Sin embargo, la visión interior de Hildegarda no la convirtió en una soñadora o fantasiosa poco práctica, ni le impidió en absoluto convertirse en una mujer capaz y una excelente administradora. A los ocho años, se fue a vivir con su tía, la condesa Jutta von Spanheim, quien era abadesa de un convento en Disibodenberg, a seis horas a pie del Rin, en el río Nahe. Allí Hildegarda aprendió a leer y cantar, a usar aguja, hilo, dedal, telar y zurcir; aprendió a hilar, tejer, hacer punto y ganchillo, cocinar, preparar medicinas y cuidar a los enfermos. Así, ella, que también se había hecho monja a los quince años, fue elegida abadesa por unanimidad a los cuarenta años tras la muerte de su tía Jutta, y supo dirigir el monasterio con más alegría que temor al Señor y, por el creciente número de Hermanas, pudo fundar dos monasterios más: uno en el Rupertsberg, cerca de Bingen, a orillas del Rin, y el otro en la margen derecha del Rin, justo enfrente de Eibingen.

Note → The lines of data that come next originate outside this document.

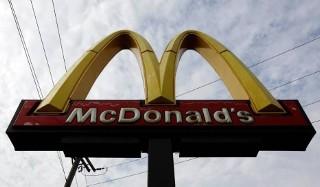 Ile się zarabia w McDonalds w Warszawie? Zdradzamy wielką tajemnicę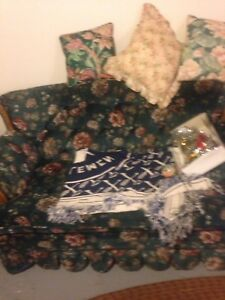 Selling couch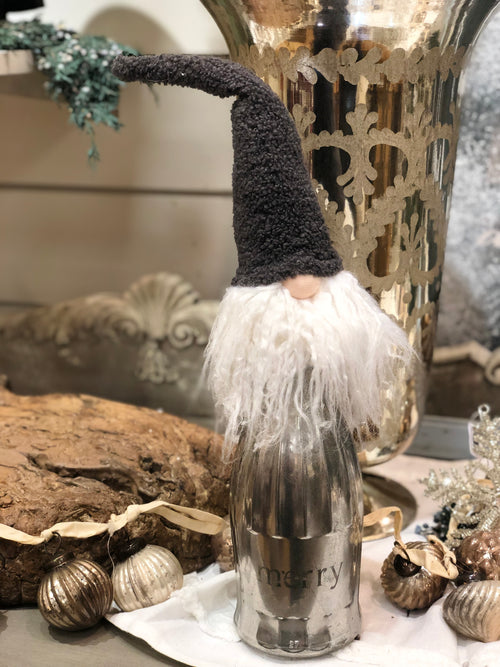 Gnome Bottle Topper w/ Grey Hat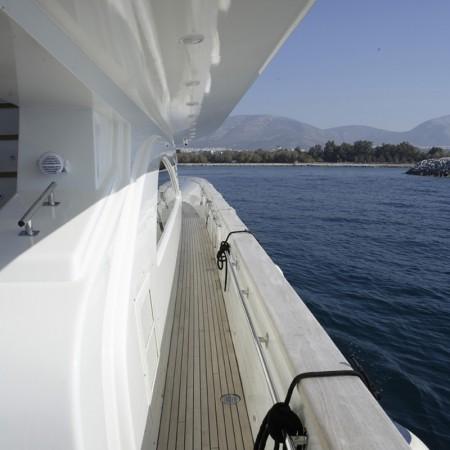 dream b yacht exterior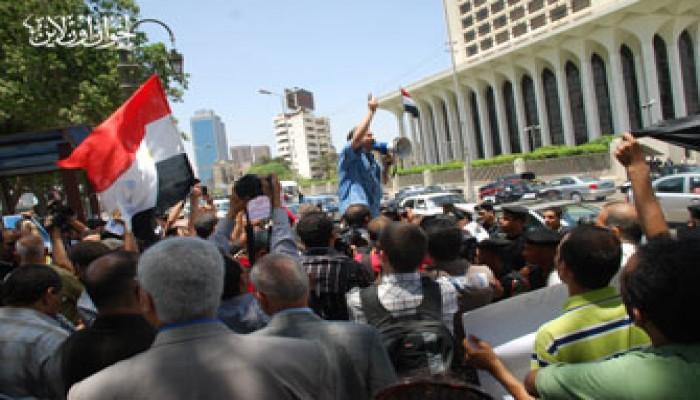 """الإخوان يتقدمون وقفة التضامن مع """"أسطول الحرية"""""""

Santa Hildegarda fue, por lo tanto, una mujer que, aunque completamente consagrada a Dios, estaba plenamente comprometida con la vida. Y así debe ser, pues la piedad y la practicidad siempre deben ir de la mano, y una sin la otra es imposible, como dice el proverbio: “Ser perezoso en el trabajo y diligente en la oración es como tocar el órgano sin accionar el fuelle”. Ninguna de las dos produce nada que valga la pena.

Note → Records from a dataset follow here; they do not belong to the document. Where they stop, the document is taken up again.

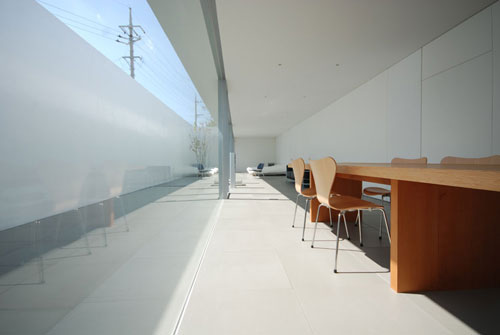 Minimalist House in Japan by Shinichi Ogawa & Associates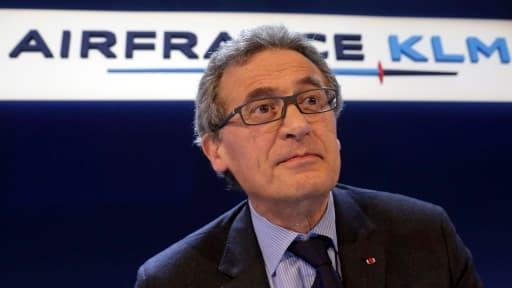Au micro de Mathieu Sévin, le PDG d'Air France-KLM, Jean-Cyril Spinetta, a annoncé la poursuite de la restructuration du groupe, mais reste prudent sur les objectifs.
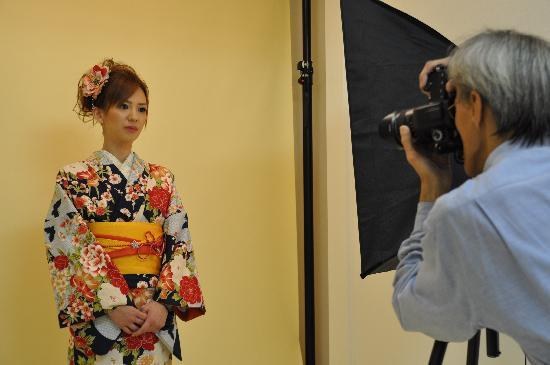 Rental Kimono Okamoto Honten: 清水坂店には写真館も併設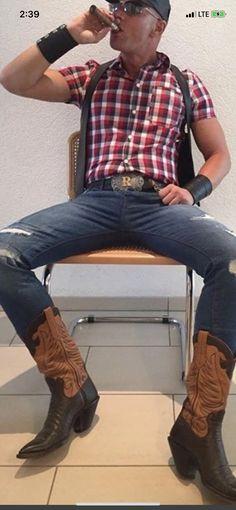 Buckaroo Boots, Hot Country Boys, Cigar Men, Cowboys Men, Men In Uniform, Athletic Men, Mens Fashion, Fashion Outfits, Mens Clothing Styles
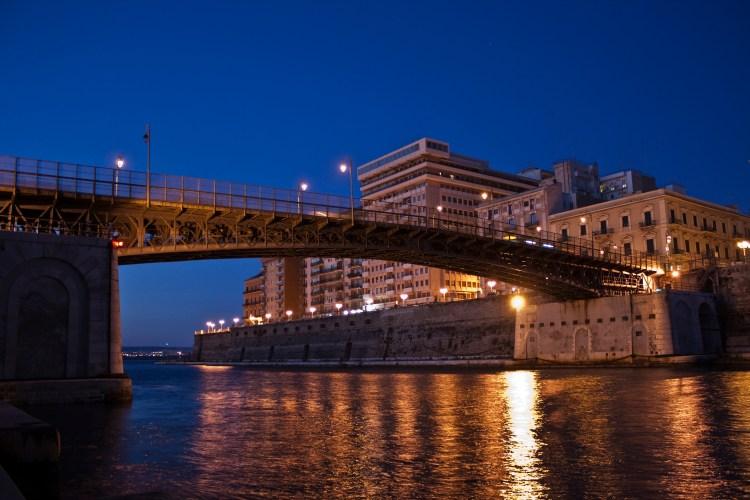 ponte girevole taranto riseup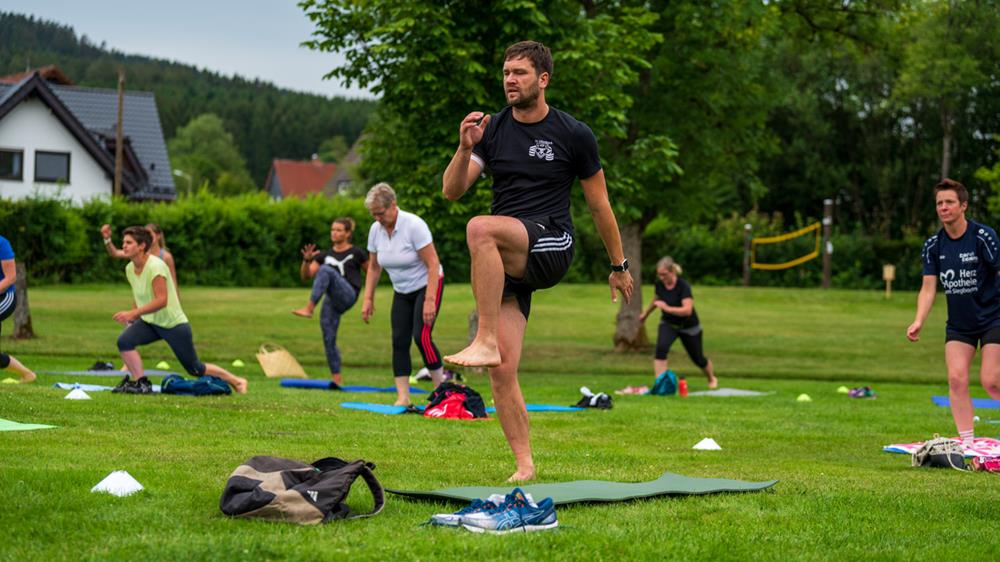 Healthy Sunday im Naturfreibad – Fitness-Frühschoppen in Müsen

Para sus hermanas, Santa Hildegarda era como una madre amorosa, fiel, siempre amable y servicial. Y como su corazón albergaba mucho más amor del que sus subordinadas necesitaban, prodigaba esta bondad a los pobres y oprimidos, quienes en aquellos tiempos difíciles acudían en masa a las puertas del convento, llegando incluso a entrar y salir constantemente. Los remedios de la abadesa, preparados por ella misma con hierbas y raíces, eran especialmente apreciados y a menudo resultaban en curaciones milagrosas. Así, Santa Hildegarda, la amorosa madre de sus Hermanas, se convirtió también en una madre benevolente para su pueblo y su nación.
Sin embargo, así como una verdadera madre no permanece en silencio ante el desorden y la rebeldía, Santa Hildegarda actuó con la misma convicción. Sin temor ni vacilación, se presentó ante el Papa y el Emperador y habló con tanta vehemencia y énfasis a obispos, príncipes y a todos aquellos que cometían injusticias, amenazándolos con el juicio divino, que incluso el poderoso emperador Barbarroja tembló ante ella. Así, vemos que la mera amenaza de una mujer justa puede aterrorizar incluso a los hombres más fuertes.
Oración:
Señor, fuente de vida y de sabiduría, que has llenado
a Santa Hildegarda de Bingen de espíritu profético, ayúdanos para que con su ejemplo reflexionemos en tus caminos y sigamos tu guía, para que en la oscuridad reconozcamos la luz de tu claridad y estemos en vela para el instante en que Tú quieras encontrarnos. Por Jesucristo Nuestro Señor. Amén.